* **Problem**
With the line containing "order: Carnivora" as the starting point, output the remaining lines of the data exactly as they are, through the last.
──────
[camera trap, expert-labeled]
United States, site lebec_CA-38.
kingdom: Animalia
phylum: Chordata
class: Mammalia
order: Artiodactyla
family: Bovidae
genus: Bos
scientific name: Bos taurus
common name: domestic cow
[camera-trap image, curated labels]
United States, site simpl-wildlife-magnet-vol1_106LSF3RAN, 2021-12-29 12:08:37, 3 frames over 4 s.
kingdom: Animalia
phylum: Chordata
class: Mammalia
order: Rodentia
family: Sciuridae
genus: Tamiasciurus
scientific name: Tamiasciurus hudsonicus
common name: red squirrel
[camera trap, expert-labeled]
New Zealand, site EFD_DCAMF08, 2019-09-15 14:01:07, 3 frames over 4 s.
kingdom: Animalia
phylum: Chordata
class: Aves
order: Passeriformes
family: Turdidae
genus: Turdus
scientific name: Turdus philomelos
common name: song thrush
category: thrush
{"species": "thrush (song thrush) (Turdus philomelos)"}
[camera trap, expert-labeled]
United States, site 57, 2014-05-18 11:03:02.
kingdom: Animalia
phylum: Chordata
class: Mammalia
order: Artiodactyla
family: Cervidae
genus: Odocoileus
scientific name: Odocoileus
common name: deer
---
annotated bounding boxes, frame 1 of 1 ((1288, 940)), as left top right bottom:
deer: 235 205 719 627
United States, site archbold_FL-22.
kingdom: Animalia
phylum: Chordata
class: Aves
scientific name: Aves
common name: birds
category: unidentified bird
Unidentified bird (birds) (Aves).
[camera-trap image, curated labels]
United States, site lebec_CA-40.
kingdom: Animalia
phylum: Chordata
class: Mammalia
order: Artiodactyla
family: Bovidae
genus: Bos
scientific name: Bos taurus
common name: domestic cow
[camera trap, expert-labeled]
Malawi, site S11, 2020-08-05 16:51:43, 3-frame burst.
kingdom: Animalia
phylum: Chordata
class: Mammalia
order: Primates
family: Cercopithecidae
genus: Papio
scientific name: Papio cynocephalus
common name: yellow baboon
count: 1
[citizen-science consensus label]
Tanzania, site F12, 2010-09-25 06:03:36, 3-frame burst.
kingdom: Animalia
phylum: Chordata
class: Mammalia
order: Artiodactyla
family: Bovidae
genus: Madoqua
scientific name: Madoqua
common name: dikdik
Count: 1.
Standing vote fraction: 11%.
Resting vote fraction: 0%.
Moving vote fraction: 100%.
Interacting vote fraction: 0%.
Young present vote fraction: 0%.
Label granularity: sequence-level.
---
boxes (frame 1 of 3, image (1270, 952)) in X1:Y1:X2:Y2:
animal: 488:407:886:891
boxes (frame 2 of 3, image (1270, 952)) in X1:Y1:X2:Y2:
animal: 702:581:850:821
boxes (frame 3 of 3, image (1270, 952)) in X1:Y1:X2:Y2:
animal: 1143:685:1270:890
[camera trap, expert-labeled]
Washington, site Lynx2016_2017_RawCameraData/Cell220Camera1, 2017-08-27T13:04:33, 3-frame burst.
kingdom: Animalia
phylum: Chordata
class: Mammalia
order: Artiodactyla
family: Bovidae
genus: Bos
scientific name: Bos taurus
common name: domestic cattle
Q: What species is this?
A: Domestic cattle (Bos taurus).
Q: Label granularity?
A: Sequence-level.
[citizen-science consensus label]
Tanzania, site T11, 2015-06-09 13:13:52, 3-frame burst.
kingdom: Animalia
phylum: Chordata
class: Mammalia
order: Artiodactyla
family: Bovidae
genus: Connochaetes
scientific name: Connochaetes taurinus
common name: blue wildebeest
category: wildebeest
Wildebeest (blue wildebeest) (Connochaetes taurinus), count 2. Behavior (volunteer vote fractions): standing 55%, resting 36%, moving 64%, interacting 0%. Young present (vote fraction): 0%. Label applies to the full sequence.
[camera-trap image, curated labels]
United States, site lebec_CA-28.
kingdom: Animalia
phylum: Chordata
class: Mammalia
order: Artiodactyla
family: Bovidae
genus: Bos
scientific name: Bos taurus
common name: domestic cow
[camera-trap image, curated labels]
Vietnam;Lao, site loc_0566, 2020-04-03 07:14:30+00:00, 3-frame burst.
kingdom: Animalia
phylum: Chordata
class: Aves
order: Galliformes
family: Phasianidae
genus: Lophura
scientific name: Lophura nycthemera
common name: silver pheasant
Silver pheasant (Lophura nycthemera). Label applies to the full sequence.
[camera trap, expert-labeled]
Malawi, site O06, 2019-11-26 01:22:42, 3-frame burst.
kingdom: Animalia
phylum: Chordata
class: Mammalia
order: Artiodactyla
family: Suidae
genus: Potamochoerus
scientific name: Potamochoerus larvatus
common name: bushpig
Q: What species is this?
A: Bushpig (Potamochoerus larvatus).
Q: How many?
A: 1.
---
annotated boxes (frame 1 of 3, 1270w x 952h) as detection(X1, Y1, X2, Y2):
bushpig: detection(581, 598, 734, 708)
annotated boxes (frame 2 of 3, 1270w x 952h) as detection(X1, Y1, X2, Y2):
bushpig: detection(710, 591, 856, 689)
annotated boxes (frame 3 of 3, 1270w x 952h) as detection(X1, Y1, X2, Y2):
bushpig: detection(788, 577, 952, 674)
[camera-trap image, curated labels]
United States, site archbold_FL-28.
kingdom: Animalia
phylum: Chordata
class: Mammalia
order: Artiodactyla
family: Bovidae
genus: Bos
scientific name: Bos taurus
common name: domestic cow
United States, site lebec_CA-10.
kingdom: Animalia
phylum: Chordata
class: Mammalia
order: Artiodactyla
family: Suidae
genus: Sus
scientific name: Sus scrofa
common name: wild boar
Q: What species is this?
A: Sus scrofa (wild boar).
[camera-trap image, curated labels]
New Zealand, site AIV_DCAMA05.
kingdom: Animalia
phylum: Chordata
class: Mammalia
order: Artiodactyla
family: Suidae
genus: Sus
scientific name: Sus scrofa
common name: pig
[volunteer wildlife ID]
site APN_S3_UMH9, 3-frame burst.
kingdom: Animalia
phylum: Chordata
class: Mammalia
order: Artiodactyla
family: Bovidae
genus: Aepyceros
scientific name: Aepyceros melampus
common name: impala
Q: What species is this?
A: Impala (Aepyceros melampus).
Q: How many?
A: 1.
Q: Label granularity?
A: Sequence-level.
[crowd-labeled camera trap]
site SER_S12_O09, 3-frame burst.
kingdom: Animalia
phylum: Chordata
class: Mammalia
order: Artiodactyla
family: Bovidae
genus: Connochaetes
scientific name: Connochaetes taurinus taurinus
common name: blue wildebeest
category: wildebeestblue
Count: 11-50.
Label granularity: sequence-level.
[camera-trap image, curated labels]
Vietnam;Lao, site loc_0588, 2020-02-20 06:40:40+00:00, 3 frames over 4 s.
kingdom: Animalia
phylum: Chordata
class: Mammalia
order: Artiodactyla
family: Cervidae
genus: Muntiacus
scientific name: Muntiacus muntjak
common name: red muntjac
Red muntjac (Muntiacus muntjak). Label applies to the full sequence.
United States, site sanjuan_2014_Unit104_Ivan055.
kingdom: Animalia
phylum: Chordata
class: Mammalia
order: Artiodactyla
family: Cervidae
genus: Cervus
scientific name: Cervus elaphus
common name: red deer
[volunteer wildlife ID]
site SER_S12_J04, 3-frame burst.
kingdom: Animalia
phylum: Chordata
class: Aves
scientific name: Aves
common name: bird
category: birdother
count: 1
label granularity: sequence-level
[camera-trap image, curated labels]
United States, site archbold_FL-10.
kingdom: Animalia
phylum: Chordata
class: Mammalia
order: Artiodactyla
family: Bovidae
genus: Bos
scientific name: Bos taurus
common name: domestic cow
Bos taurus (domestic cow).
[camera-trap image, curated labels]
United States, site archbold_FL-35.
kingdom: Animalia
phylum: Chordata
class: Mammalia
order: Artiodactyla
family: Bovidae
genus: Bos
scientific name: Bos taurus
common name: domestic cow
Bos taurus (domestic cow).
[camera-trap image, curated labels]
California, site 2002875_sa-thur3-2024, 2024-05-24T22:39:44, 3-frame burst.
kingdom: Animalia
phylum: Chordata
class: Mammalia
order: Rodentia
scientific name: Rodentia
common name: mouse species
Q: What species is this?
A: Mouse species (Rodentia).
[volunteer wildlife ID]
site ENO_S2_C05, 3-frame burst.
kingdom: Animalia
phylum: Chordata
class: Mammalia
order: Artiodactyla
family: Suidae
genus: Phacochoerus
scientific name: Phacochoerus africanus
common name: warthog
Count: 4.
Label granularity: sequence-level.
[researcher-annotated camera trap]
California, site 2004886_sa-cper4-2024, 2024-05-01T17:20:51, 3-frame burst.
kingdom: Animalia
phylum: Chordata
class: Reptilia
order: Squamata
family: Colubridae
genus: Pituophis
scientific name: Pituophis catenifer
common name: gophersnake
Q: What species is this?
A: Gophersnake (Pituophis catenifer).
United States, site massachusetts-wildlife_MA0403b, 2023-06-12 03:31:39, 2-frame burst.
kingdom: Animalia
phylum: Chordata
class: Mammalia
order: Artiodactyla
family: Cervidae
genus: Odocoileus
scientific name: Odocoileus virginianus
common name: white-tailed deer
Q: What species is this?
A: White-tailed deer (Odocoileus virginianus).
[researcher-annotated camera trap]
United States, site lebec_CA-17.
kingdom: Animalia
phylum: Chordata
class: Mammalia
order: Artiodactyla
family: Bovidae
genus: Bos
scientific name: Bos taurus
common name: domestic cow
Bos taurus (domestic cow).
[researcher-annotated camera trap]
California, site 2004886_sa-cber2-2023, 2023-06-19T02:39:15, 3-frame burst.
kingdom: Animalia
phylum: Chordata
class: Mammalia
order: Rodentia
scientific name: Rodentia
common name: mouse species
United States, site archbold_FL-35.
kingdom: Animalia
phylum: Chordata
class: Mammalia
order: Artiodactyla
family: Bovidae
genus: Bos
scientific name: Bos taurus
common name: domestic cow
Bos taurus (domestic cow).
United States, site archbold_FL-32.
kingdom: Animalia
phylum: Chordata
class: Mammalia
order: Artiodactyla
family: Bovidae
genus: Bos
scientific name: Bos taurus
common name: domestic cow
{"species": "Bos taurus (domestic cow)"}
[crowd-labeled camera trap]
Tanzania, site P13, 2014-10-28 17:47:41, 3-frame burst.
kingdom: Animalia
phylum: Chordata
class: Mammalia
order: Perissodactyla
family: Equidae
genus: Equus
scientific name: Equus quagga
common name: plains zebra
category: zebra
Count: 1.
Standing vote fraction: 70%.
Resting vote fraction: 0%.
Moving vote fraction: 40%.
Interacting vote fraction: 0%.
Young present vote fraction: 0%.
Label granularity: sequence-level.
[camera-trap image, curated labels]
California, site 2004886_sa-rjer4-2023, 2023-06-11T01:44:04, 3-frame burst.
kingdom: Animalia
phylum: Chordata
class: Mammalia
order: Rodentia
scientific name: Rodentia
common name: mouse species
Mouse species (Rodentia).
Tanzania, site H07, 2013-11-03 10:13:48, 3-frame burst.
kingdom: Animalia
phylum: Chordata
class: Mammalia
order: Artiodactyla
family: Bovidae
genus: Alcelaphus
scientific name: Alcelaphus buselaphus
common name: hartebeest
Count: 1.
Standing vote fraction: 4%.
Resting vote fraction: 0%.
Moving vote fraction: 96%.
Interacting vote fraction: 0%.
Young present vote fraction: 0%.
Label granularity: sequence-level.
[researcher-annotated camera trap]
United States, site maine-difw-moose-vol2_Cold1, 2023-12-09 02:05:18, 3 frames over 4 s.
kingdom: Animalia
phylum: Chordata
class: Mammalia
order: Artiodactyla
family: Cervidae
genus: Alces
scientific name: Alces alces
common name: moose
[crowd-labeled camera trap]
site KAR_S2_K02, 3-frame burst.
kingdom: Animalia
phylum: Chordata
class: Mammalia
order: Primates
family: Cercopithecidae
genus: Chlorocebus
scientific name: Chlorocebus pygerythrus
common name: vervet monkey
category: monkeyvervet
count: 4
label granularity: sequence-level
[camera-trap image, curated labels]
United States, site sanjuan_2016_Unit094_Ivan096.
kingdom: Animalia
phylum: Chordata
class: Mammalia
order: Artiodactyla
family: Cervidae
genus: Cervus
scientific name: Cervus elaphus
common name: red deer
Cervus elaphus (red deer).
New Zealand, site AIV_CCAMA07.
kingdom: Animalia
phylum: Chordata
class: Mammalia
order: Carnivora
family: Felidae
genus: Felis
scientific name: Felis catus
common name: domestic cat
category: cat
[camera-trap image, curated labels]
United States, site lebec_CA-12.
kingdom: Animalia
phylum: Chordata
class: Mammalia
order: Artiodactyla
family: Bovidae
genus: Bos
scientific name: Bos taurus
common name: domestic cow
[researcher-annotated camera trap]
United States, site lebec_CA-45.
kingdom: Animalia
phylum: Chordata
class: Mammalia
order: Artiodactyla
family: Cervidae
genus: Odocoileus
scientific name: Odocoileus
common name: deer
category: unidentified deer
──────
* **Expected answer**
order: Carnivora
family: Felidae
genus: Felis
scientific name: Felis catus
common name: domestic cat
category: cat
[camera-trap image, curated labels]
United States, site lebec_CA-12.
kingdom: Animalia
phylum: Chordata
class: Mammalia
order: Artiodactyla
family: Bovidae
genus: Bos
scientific name: Bos taurus
common name: domestic cow
[researcher-annotated camera trap]
United States, site lebec_CA-45.
kingdom: Animalia
phylum: Chordata
class: Mammalia
order: Artiodactyla
family: Cervidae
genus: Odocoileus
scientific name: Odocoileus
common name: deer
category: unidentified deer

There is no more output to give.